→ TEXT PROVIDED

● ● ●

What We Saw: Browns vs Steelers

Corey shares what he saw during the Browns vs Steelers game.

Cleveland Browns vs. Pittsburgh Steelers

 

As most of you probably know by now, what happened at the end of this game was one of the ugliest moments that we’ve witnessed in all the years that we’ve watched NFL football. It was a physical, ugly, scrappy game that turned into an even uglier storyline once the final whistle blew. After a late hit in the final seconds of the game, a brawl broke out between both teams after Browns’ DE Myles Garrett forcibly removed the helmet of Steelers’ QB Mason Rudolph and struck him in the head with it. It was a glancing blow, and thankfully no serious injury occurred as a result. As I sit here at home and write this in the aftermath of the incident, I don’t want to dwell on the incident itself too much, but it must be addressed. There are some nuances that I think are important to discuss regarding the issue. 

 

First and foremost, what Myles Garrett did was completely and utterly reprehensible. He’s facing a suspension that will likely last for the rest of this season, and perhaps even longer. However long the suspension ends up being, it will be justified. It cannot be overstated how egregious and awful his actions were, and he’s lucky to have avoided seriously injuring Mason Rudolph. Now, all of that being said, what hasn’t been said hardly at all is the role that Rudolph himself played in the incident. Having been brought to the ground on a late hit by Garrett, while the two were tangled up on the turf, Mason Rudolph grabbed and twisted Garrett’s helmet with both hands – trying to rip it off. It was this action that sparked Garrett’s rage and fury, causing the incident to escalate even further. Again, it doesn’t excuse Garrett’s actions, but when you watch the video from the beginning, it’s pretty clear where Garrett gets the idea from.

● ● ●

→ DATASET ROWS
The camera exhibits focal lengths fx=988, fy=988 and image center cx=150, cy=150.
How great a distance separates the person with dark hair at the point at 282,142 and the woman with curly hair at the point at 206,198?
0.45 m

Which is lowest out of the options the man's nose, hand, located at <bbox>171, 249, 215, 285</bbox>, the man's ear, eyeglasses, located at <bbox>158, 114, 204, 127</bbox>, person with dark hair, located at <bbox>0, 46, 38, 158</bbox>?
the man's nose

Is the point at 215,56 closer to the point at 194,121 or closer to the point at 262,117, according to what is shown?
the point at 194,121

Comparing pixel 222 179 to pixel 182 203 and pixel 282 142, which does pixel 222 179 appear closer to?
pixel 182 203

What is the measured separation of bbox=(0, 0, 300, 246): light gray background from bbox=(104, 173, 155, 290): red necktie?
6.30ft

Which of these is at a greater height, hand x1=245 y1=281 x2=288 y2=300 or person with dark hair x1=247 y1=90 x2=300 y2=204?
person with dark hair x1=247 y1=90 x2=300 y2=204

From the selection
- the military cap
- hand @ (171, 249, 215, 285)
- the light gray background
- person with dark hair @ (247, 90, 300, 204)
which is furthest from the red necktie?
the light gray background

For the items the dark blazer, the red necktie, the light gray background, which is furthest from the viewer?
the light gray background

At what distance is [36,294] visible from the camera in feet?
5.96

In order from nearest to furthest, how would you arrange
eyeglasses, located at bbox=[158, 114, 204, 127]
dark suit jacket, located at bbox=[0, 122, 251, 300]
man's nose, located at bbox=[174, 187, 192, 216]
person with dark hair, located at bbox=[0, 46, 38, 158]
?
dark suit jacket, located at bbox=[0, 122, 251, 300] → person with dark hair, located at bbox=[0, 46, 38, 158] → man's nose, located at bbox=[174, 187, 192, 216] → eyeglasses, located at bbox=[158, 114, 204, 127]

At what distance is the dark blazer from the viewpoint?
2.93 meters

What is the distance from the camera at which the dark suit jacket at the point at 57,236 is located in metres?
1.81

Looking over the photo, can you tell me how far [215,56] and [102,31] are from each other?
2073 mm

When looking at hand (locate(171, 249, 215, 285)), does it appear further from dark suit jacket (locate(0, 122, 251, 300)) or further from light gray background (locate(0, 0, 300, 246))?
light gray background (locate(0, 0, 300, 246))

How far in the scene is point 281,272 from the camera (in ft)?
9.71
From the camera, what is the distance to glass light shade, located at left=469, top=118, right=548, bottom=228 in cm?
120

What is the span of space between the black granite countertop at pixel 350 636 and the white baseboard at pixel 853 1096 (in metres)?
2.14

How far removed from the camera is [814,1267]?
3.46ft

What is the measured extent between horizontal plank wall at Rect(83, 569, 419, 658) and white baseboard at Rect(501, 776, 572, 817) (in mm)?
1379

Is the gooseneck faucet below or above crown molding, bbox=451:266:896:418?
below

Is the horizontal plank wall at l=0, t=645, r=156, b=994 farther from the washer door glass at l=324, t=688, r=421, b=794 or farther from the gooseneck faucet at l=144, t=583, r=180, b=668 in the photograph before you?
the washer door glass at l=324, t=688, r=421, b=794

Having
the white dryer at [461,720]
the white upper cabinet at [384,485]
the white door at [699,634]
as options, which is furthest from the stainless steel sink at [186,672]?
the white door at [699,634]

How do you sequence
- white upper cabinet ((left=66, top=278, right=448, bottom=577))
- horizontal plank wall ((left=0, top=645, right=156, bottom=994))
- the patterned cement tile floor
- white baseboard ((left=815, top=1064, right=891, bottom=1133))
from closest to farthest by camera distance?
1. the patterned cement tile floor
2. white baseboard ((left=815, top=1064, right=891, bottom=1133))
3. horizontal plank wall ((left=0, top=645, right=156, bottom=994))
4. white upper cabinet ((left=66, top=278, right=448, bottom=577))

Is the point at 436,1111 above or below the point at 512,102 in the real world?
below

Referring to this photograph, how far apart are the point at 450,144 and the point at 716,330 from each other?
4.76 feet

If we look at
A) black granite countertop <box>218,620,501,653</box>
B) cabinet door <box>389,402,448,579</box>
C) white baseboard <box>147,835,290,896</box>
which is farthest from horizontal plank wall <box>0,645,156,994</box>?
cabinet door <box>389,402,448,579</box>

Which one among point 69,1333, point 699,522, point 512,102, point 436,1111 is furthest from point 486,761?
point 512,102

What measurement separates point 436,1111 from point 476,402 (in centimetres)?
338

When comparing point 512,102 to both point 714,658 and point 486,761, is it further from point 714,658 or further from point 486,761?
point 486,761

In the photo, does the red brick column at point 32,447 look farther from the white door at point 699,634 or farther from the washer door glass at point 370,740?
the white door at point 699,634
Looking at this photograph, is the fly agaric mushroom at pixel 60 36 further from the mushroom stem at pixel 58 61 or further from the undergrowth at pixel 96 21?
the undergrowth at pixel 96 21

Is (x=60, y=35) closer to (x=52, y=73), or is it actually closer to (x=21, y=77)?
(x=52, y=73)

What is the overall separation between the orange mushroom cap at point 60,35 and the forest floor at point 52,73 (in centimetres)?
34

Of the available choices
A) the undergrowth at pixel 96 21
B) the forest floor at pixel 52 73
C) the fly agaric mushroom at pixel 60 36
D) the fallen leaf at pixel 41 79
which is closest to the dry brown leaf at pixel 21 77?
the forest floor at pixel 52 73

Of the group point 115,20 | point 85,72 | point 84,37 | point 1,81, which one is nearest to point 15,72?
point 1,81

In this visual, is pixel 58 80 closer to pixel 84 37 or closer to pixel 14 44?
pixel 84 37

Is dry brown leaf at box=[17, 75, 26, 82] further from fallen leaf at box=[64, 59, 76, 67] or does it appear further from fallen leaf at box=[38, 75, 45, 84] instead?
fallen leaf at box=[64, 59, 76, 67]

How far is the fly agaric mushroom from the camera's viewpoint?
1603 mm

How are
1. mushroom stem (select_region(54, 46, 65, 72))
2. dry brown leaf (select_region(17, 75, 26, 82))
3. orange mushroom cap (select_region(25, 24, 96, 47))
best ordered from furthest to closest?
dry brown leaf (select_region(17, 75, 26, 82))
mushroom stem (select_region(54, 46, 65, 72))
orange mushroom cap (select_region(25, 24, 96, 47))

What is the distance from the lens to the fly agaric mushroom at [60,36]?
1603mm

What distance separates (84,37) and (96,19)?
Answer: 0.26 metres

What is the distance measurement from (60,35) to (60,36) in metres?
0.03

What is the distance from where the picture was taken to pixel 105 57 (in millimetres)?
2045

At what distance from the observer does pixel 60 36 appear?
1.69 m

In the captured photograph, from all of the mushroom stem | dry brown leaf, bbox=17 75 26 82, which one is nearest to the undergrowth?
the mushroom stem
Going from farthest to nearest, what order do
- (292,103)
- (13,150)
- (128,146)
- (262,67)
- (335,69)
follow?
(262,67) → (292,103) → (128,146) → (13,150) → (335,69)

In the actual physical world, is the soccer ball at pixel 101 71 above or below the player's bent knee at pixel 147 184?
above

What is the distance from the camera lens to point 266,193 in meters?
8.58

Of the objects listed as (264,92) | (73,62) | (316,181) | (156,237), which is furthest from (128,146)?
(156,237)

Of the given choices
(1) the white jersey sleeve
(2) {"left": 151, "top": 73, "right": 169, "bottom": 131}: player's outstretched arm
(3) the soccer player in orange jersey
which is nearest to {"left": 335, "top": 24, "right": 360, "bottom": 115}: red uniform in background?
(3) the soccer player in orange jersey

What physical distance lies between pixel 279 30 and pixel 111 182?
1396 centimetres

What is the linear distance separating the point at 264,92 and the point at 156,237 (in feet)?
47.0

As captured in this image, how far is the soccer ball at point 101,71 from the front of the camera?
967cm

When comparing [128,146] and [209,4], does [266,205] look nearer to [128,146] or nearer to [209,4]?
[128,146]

● ● ●

→ DESCRIPTION OF THE TASK
Repeat the Browns vs Steelers write-up, starting with "Cleveland Browns vs." and going on through "regarding the issue.", but swap "brawl" for "fight".

→ ANSWER BELOW
Cleveland Browns vs. Pittsburgh Steelers

 

As most of you probably know by now, what happened at the end of this game was one of the ugliest moments that we’ve witnessed in all the years that we’ve watched NFL football. It was a physical, ugly, scrappy game that turned into an even uglier storyline once the final whistle blew. After a late hit in the final seconds of the game, a fight broke out between both teams after Browns’ DE Myles Garrett forcibly removed the helmet of Steelers’ QB Mason Rudolph and struck him in the head with it. It was a glancing blow, and thankfully no serious injury occurred as a result. As I sit here at home and write this in the aftermath of the incident, I don’t want to dwell on the incident itself too much, but it must be addressed. There are some nuances that I think are important to discuss regarding the issue.